** Recorded information follows **
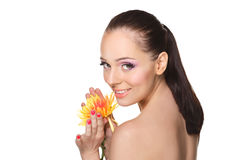 Beautiful young woman with a flower. Royalty Free Stock Image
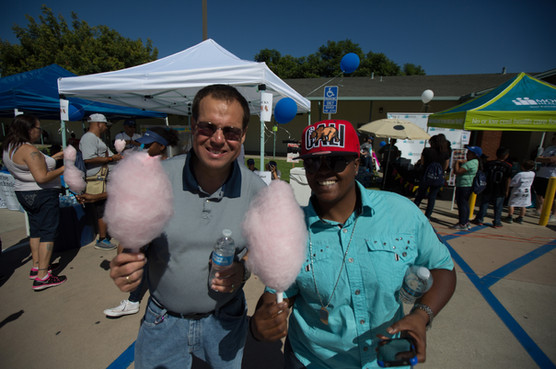 prade attendees posing for a photo while holding candy floss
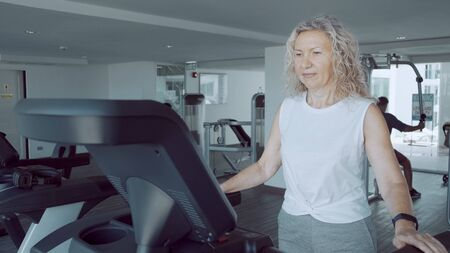 Senior woman is engaged on a treadmill in the gym against Redactioneel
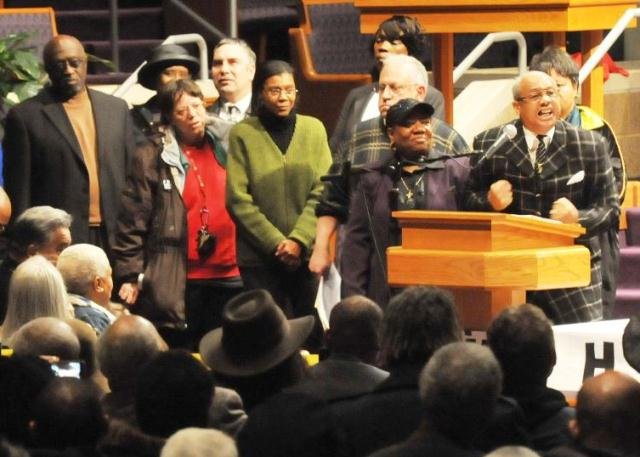 Rev. Pinkney (r) speaks at first mass rally against Emergency Manager Law Public Act 4, later repealed and replaced with PA 436. Rally of thousands was held at New Triumph Baptist Church in Detroit.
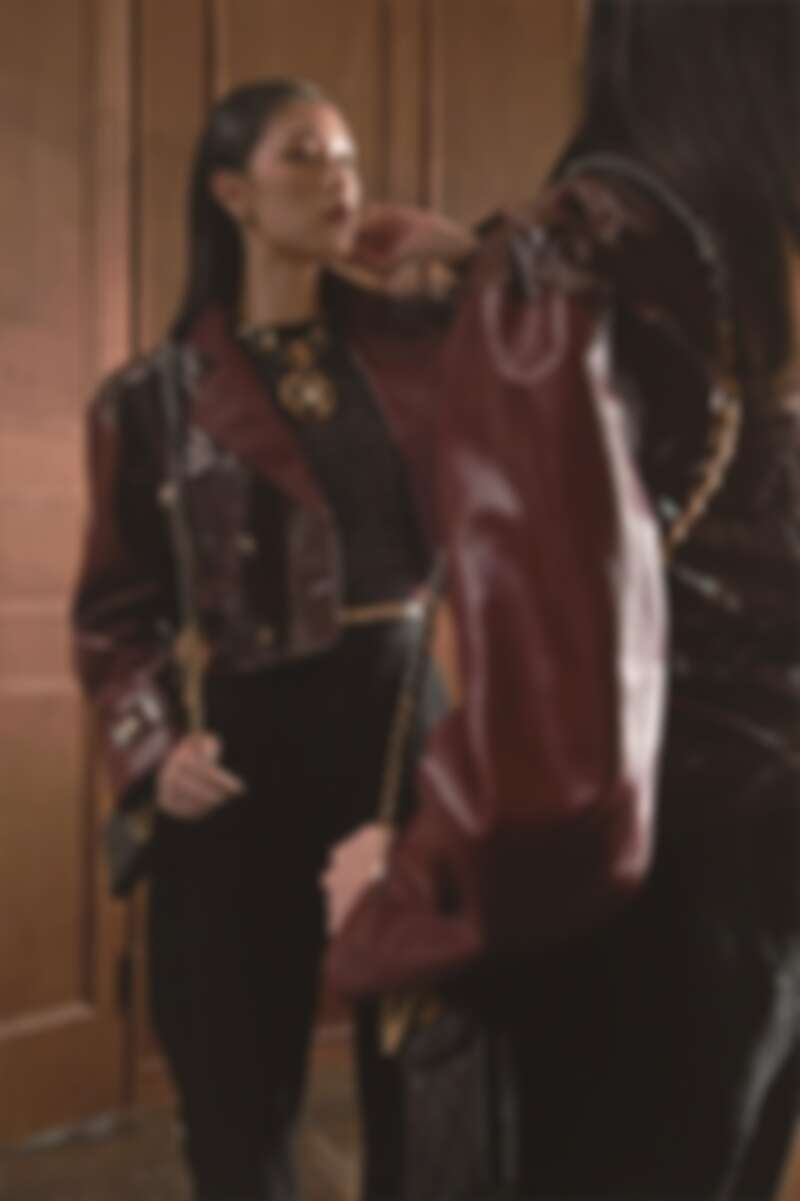 勃根地紅皮革短外套、圖紋印花上衣、黑色絲絨吸釦馬褲、馬爾他十字造型皮穿項鍊、雙C Logo金屬耳環、黑色菱格紋CHANEL 19手機包、水晶鑲飾樹酯金屬腰鍊,CHANEL。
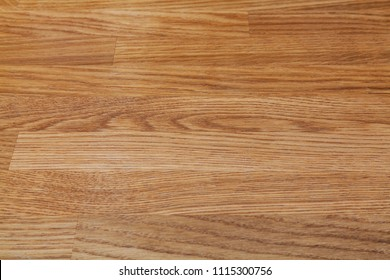 Front upper view down on flat wooden board with wood texture lit with artificial light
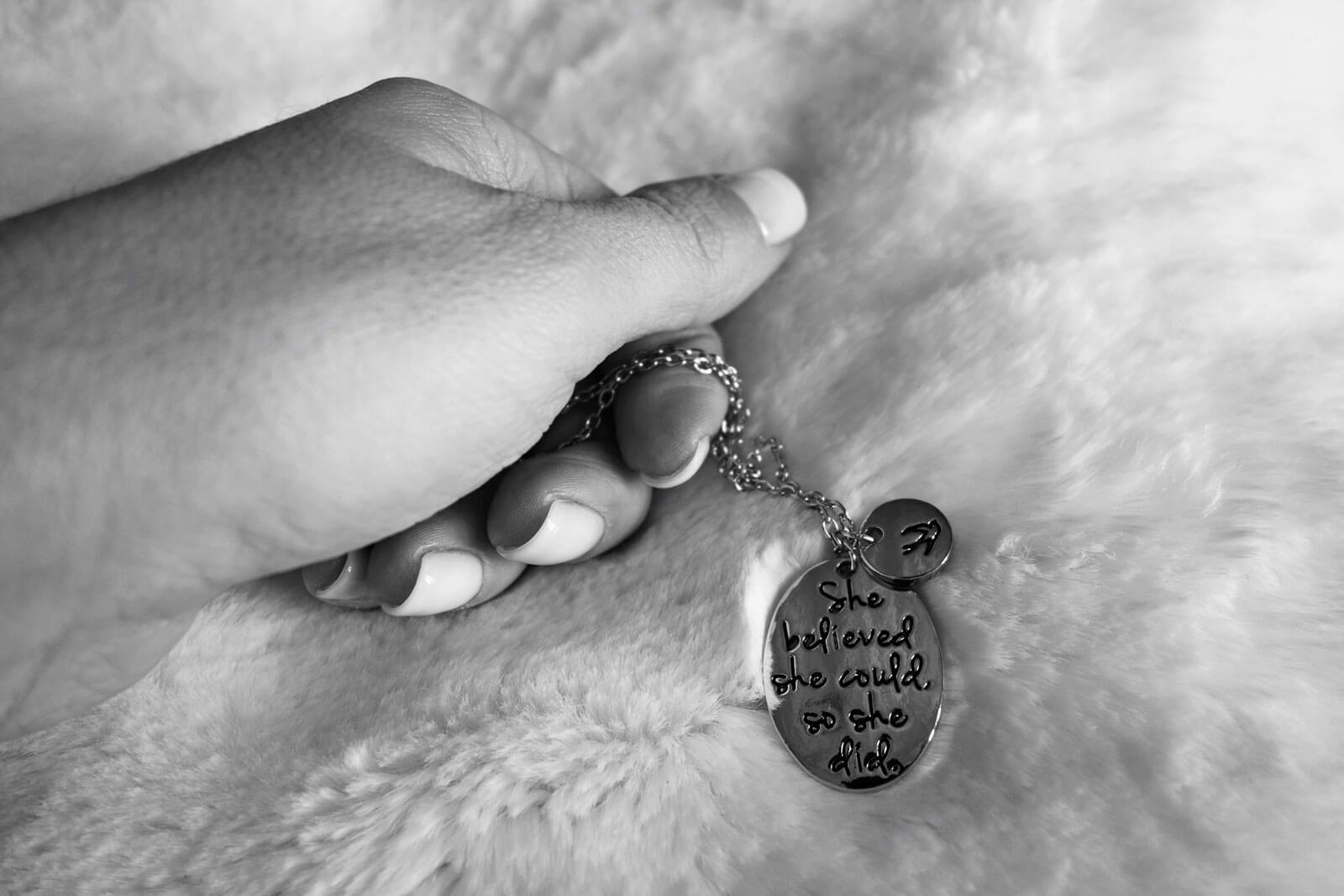 Mão a segurar uma corrente com uma medalha, sobre um cobertor de pelo.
** End of Recorded information **
◆ **Your objective**: Restate word for word, and only, the lines from the line that contains "Rev. Pinkney (r)" through the end of the data, both included; pictures are not part of the copy.

◆ **Result for this exercise**:
 Rev. Pinkney (r) speaks at first mass rally against Emergency Manager Law Public Act 4, later repealed and replaced with PA 436. Rally of thousands was held at New Triumph Baptist Church in Detroit.
 勃根地紅皮革短外套、圖紋印花上衣、黑色絲絨吸釦馬褲、馬爾他十字造型皮穿項鍊、雙C Logo金屬耳環、黑色菱格紋CHANEL 19手機包、水晶鑲飾樹酯金屬腰鍊,CHANEL。
 Front upper view down on flat wooden board with wood texture lit with artificial light
 Mão a segurar uma corrente com uma medalha, sobre um cobertor de pelo.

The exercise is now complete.